__Passage__
Wednesday, November 27, 2019

Variations on Latent Scales

Introduction

The last article showed how to take ordinal scale data, like Likert-type responses on a survey, and map them to a "true" scale hypothesized to exist behind the numbers. If the assumptions make sense for the data, this can lead to better estimates of averages, for example. 

In this article, I'll compare some different ways to calculate the latent scale. As with most math exercises, the devil is in the details. 

The basic idea behind all the models is that we choose:
  • a probability distribution, assumed to represent the spread-out-ness of the underlying scale
  • a way to make a linear map between the distribution's x-axis (the raw latent scale) and the original scale (the latent scale mapped back to familiar values like 1 = strongly disagree).
I will focus on the normal distribution in most of this article. That leaves us with the simple-seeming problem of how to draw a line. This step is really optional; the real work is done by mapping item frequencies to the distribution we chose. But the resulting latent scale values will come from the x-axis of that distribution. For the normal curve that means z-scores, so instead of 1 = strongly disagree, we might have -2 = strongly disagree, and 1.5 = strongly agree. In this example, those are the z-scores corresponding to the way the distribution gets chopped up. 

In IR, we already have enough trouble just explaining that the question "how many students do we have" has about a dozen answers. Trying to explain that survey results can have negative numbers will not help our weekly productivity. So it makes sense to map the distribution's native values back into a scale we recognize. 

Variations on a Line

Once we have applied the proportions of responses. In the Amazon review example from last time, the proportions of 1-star to 5-star reviews were [.21, .08, .07, .11, .52]. These proportions delimit the cut-points on the continuous latent scale where one ordinal value suddenly jumps to the next (the cut points). Theoretically, if we looked at the happiest of the 21% of reviewers that assigned a single star, and added just a little more product satisfaction, their review would jump to two stars as part of the 8%. When we divide up the N(0,1) distribution (normal with mean zero and standard deviation one) using the cumulative ratings proportions we get z-score cut-points  [-.8, -.54, -.35, -.06]. When we create the linear map, these are our x-values on the x/y plot.

__Entries provided__
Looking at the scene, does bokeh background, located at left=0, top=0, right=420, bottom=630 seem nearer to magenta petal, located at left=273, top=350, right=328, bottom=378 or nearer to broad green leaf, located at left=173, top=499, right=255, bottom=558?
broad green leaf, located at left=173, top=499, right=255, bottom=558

==

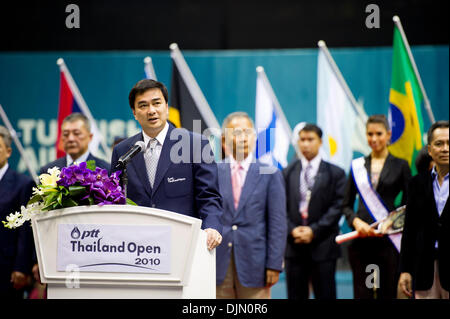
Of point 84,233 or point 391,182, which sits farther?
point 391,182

__Job__
Reproduce the part of the latent scales article from "In IR, we already" up to and including "scale we recognize.". The records have nothing to do with what comes next.

__Written answer__
In IR, we already have enough trouble just explaining that the question "how many students do we have" has about a dozen answers. Trying to explain that survey results can have negative numbers will not help our weekly productivity. So it makes sense to map the distribution's native values back into a scale we recognize.